**Scene-based reasoning records:**
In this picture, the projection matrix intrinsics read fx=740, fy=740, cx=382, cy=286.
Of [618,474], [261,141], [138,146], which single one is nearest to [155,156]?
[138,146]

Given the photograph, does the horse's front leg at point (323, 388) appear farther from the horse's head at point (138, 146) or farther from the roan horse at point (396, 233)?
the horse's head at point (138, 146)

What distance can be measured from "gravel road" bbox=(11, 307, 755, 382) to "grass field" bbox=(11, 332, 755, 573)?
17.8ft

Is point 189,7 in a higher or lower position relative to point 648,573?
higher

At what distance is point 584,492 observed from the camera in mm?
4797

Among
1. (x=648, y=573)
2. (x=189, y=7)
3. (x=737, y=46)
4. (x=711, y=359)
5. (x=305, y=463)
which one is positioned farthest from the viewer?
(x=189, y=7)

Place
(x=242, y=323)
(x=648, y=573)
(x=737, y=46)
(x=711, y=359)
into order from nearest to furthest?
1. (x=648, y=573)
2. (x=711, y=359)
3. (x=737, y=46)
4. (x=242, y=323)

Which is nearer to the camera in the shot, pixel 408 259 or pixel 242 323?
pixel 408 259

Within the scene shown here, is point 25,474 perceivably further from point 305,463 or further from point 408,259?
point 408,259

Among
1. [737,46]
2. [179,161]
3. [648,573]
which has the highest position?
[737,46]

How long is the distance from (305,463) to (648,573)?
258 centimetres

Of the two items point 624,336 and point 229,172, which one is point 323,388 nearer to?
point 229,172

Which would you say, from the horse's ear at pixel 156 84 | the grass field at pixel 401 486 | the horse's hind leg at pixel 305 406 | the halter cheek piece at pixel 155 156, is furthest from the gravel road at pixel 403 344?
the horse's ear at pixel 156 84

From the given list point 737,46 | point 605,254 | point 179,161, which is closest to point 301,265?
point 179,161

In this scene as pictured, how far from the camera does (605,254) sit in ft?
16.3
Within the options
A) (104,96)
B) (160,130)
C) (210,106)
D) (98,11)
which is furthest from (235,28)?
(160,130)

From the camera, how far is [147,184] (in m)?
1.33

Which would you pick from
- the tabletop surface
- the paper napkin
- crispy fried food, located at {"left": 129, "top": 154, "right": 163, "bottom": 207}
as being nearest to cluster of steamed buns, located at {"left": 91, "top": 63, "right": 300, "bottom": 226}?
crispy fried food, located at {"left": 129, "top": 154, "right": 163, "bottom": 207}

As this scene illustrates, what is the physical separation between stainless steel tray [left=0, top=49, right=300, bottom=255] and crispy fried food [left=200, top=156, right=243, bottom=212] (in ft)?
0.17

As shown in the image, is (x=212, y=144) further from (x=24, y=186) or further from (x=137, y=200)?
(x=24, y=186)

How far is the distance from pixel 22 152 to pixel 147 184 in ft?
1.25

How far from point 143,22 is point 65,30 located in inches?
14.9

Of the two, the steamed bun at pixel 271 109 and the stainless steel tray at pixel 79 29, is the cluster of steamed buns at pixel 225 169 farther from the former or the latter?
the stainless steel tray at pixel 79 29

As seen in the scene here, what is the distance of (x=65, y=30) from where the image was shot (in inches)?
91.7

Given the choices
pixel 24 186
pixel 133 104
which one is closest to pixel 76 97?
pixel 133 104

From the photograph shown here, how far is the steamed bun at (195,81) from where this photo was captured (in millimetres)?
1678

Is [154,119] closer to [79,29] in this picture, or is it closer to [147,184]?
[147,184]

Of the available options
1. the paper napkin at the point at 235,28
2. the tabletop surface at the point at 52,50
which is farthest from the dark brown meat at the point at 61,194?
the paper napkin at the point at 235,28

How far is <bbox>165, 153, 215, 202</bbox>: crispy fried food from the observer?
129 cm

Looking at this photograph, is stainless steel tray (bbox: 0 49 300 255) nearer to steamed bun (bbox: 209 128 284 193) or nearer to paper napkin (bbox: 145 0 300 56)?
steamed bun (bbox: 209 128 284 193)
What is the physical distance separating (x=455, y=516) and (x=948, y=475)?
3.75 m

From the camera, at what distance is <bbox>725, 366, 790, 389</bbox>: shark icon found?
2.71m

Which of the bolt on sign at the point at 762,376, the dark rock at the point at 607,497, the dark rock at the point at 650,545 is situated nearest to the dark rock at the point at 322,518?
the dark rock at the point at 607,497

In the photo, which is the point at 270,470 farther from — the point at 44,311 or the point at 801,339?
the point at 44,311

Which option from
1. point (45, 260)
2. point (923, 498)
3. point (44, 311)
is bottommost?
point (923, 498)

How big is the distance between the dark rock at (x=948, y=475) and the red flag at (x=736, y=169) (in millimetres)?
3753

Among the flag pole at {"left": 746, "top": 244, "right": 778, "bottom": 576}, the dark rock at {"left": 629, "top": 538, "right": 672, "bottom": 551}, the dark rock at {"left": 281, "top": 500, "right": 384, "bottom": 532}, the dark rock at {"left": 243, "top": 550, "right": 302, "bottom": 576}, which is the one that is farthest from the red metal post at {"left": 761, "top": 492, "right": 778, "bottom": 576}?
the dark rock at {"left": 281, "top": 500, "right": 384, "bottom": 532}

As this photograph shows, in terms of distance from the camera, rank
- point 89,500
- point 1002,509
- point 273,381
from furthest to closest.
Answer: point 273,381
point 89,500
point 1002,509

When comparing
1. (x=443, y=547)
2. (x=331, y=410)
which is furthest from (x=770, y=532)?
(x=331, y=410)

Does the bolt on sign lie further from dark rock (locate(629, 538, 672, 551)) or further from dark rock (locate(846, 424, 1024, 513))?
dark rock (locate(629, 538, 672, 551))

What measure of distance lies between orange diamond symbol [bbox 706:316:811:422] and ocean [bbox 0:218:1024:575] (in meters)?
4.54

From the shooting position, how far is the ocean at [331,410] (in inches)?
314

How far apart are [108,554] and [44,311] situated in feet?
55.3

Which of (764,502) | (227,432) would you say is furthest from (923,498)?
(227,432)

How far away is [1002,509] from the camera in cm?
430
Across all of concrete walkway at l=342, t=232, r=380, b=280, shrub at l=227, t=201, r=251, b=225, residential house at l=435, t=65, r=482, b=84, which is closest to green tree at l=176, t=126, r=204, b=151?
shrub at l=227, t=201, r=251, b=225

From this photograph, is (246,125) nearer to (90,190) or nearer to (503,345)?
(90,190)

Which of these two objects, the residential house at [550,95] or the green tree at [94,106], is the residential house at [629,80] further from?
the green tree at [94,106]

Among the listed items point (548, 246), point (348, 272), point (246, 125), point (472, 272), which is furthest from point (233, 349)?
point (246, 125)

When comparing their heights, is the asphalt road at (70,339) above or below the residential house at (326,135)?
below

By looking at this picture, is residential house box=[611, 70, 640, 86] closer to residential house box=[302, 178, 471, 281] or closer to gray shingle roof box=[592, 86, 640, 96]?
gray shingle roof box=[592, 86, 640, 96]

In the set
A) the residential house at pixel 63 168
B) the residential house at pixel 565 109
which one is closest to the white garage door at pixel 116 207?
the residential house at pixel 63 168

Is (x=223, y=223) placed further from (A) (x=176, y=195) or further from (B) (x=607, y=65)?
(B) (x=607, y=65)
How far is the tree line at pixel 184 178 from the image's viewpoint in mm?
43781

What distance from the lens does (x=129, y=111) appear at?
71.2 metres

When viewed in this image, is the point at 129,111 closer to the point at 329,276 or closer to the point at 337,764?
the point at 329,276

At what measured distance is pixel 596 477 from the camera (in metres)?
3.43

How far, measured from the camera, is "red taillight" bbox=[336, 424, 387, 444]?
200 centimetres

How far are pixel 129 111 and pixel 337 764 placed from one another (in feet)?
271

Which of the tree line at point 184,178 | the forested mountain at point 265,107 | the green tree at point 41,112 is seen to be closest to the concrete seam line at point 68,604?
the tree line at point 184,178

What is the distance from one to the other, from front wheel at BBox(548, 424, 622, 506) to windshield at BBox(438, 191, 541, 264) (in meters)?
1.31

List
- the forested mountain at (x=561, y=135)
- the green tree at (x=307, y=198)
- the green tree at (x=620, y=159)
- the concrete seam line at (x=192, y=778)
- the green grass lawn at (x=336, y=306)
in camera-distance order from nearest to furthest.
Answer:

**GIVEN EXERCISE:**
Can you write out the lines starting at the one containing "When viewed in" and ending at the one containing "200 centimetres", swapping "camera" for "viewer" and leaving everything else unchanged?

**SOLUTION TO THIS EXERCISE:**
When viewed in this image, is the point at 129,111 closer to the point at 329,276 or closer to the point at 337,764?
the point at 329,276

At what measured distance is pixel 596 477 from the viewer (in metres)?
3.43

How far, measured from the viewer, is "red taillight" bbox=[336, 424, 387, 444]?
200 centimetres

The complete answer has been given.